Sept 28, 2011
by Todd Shepherd
DENVER CLERK RAN 2007 AURORA ELECTION, MAILING NO BALLOTS TO INACTIVE VOTERS
Denver Clerk Debra Johnson's website says she won't back down from a lawsuit filed by the Colorado Secretary of State seeking to restrict her from mailing out ballots to registered voters who have been labeled "inactive failed to vote (IFTV)." The statement says, "[Mailing ballots to IFTV's] is a fundamental issue of fairness and of keeping voting accessible to as many eligible voters as possible."
Yet in 2007, Johnson conducted a municipal mail-only election in Aurora that sent ballots only to active voters. No ballots to registered but inactive voters were mailed at all, and according to the city's website at the time, "There will be no Precinct Polling Places, Vote Centers or Early Voting sites open for the 2007 Election."
Johnson says equating Aurora's 2007 election to Denver's upcoming election is an apples-to-oranges comparison. "The City of Aurora didn't conduct the elections, we coordinated with three different counties," Johnson said.
Johnson added that in order for the 2007 Aurora election to have included mail ballots to any kind of registered yet inactive voter, she would have needed an agreement with the clerks in Adams, Arapahoe, and Douglas Counties. When asked if she took any steps toward creating or discussing such an agreement, Johnson said she did not.
The Denver Clerk and Recorder website also says that Denver has mailed ballots to IFTV's in the last five mail ballot elections "without issue from the Secretary of State."
Secretary of State Scott Gessler and others have claimed that an excess of mailed ballots could be used fraudulently. Gessler was elected to the Secretary of State's office in 2010, and Johnson moved from being the municipal clerk of Aurora to the Denver Clerk and Recorder job this past June.
In the June 2011 municipal election, Denver mailed out a total of just over 300,000 ballots total. About 70,000 were IFTV's. According to Johnson's statement, 10,655 IFTV voters returned their ballots. Ultimately, however, roughly 154-thousand mail ballots were never returned, more than half of the total ballots mailed out.
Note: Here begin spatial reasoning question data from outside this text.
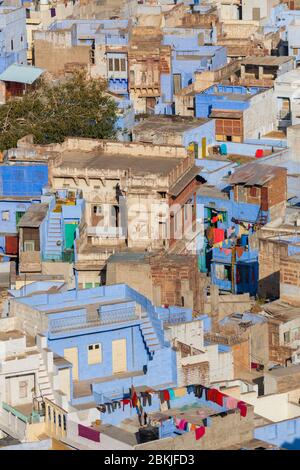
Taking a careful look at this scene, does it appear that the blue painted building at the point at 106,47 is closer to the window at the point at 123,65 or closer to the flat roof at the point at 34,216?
the window at the point at 123,65

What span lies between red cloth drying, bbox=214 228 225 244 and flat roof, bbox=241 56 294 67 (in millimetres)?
14514

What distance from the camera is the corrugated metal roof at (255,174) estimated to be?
60438 mm

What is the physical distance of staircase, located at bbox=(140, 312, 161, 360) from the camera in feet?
153

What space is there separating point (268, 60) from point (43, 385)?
103ft

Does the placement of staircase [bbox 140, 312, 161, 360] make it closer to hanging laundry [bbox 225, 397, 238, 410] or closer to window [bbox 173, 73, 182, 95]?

Other counties have cited cost as a factor when deciding to mail only to active voters. In 2009, a new law required clerks to mail to both active and IFTV's. Under those circumstances, according to a report from KOAA in Colorado Springs, roughly 27-thousand ballots were mailed to IFTV's in El Paso County. Only 29 of those ballots were returned. According to the Douglas County Clerk Jack Arrowsmith, in their 2009 coordinated election, just over 10-thousand IFTV ballots were mailed. Of those, 351 were returned. The 2009 portion of the law mandating that ballots be sent to IFTV's was repealed by sunset effective this July 1.